- EXTRACTED INFORMATION
···
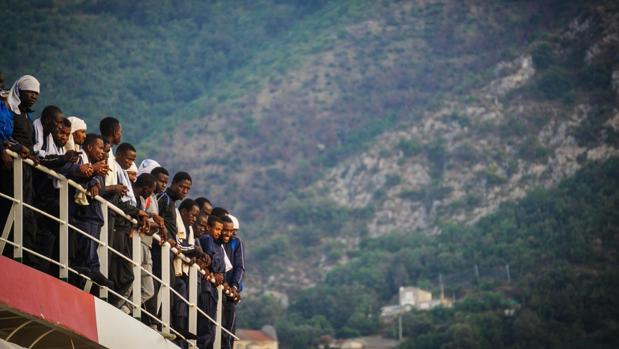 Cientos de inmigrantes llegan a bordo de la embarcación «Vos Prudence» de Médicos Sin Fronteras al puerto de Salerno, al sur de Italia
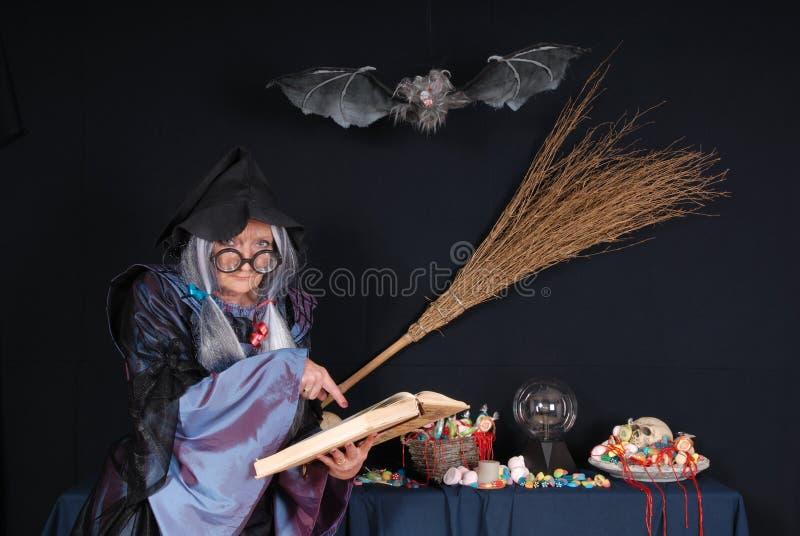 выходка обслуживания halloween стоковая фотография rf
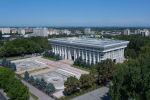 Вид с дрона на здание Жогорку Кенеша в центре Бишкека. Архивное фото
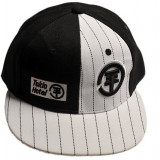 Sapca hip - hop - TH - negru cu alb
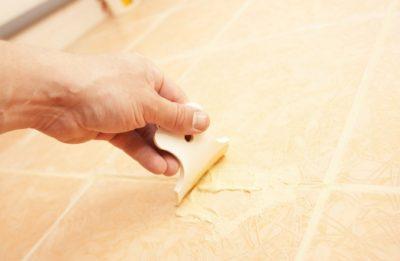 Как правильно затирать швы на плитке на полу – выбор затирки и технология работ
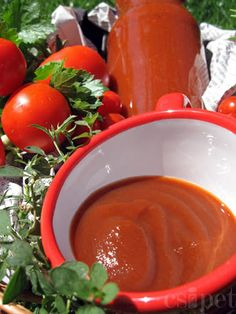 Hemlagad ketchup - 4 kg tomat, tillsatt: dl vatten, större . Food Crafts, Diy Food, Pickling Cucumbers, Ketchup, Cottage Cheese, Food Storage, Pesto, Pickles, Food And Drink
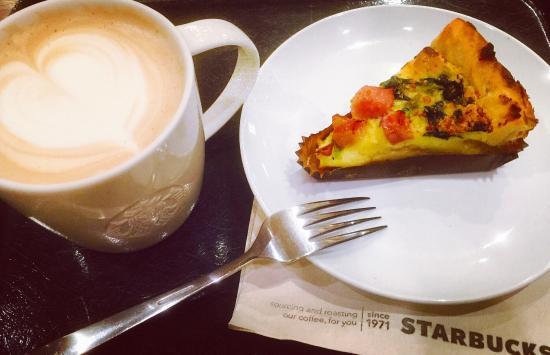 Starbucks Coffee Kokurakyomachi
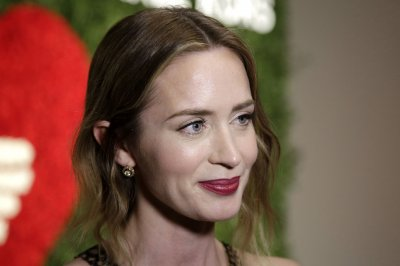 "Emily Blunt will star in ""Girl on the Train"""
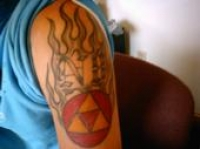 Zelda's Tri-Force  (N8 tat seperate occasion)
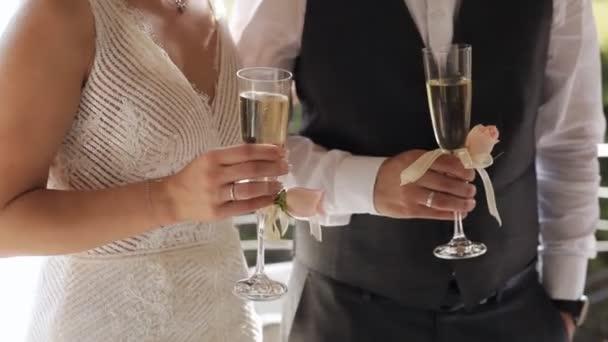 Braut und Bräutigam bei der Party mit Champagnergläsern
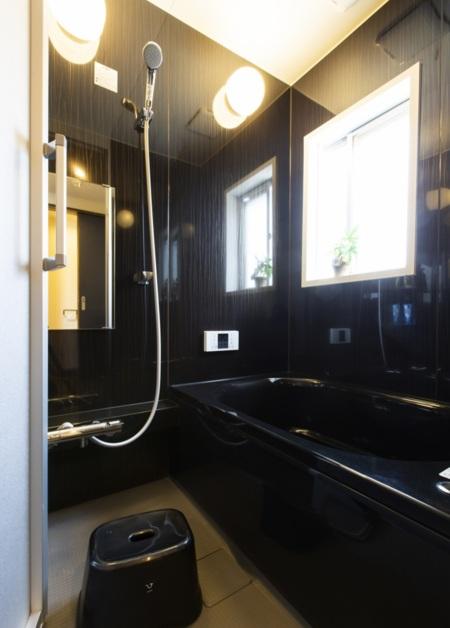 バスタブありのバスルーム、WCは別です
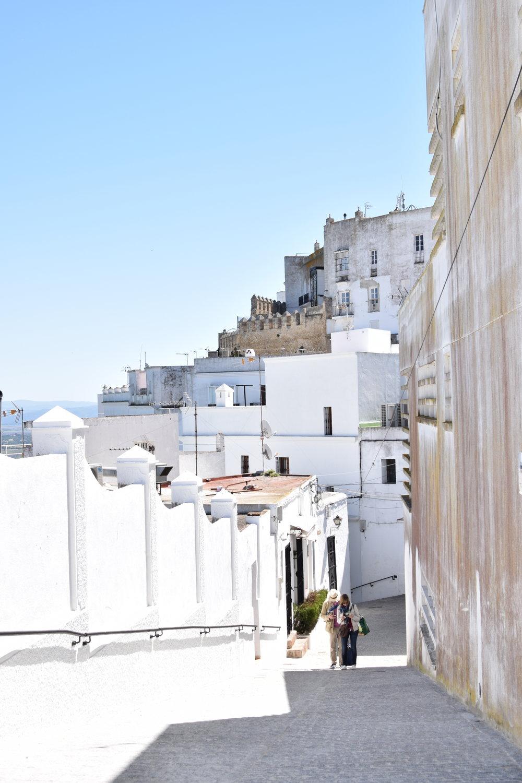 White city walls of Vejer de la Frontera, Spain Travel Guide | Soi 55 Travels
···
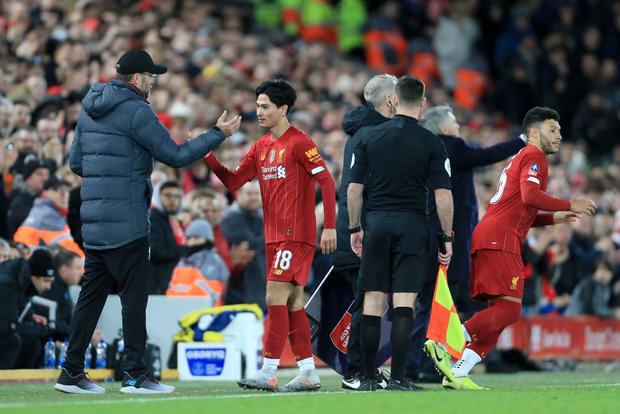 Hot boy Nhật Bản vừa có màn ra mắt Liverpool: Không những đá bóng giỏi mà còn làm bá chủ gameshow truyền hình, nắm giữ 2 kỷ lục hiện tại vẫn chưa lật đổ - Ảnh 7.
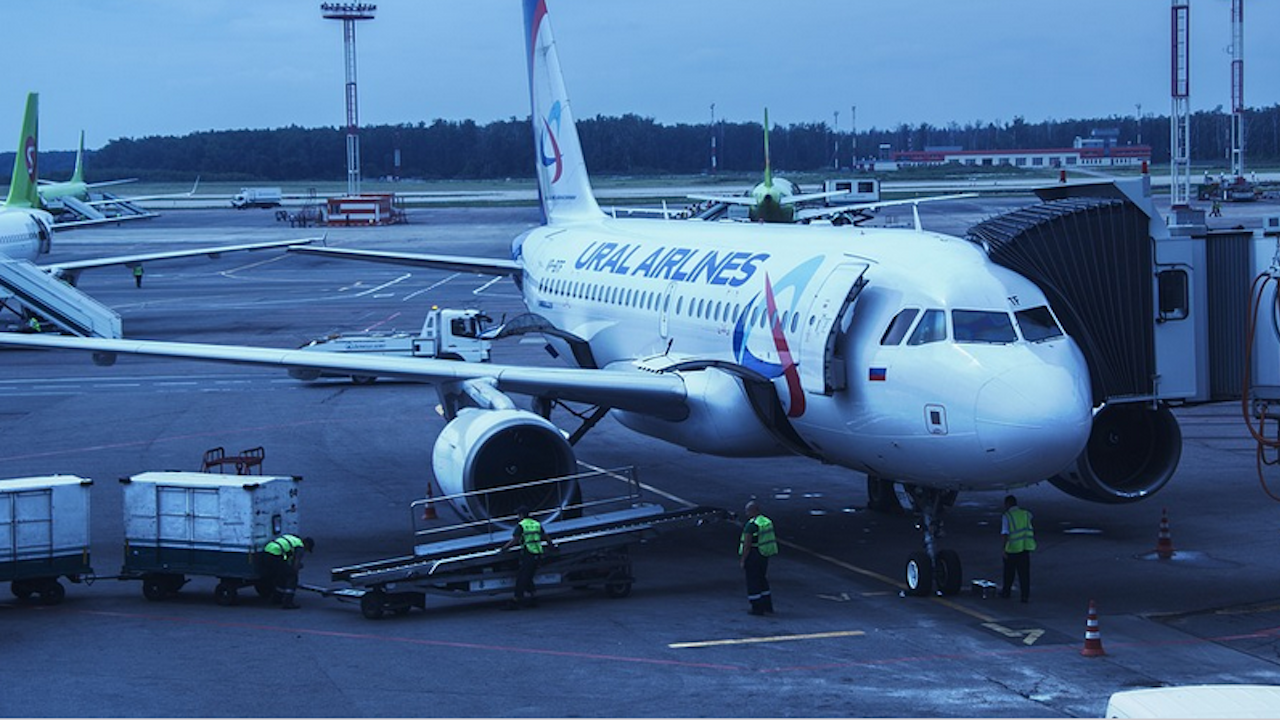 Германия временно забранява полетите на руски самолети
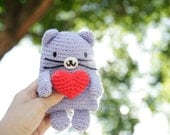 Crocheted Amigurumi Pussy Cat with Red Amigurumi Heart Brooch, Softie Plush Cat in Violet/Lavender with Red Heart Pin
···
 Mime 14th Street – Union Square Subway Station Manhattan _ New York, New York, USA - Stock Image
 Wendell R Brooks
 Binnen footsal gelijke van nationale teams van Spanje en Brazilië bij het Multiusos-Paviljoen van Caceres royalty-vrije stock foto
···
- REQUIRED ACTION
Above are the records; restate exactly the lines from the one containing "Starbucks Coffee Kokurakyomachi" through the one containing "White city walls", keeping pictures out.

- THE ANSWER
 Starbucks Coffee Kokurakyomachi
 "Emily Blunt will star in ""Girl on the Train"""
 Zelda's Tri-Force  (N8 tat seperate occasion)
 Braut und Bräutigam bei der Party mit Champagnergläsern
 バスタブありのバスルーム、WCは別です
 White city walls of Vejer de la Frontera, Spain Travel Guide | Soi 55 Travels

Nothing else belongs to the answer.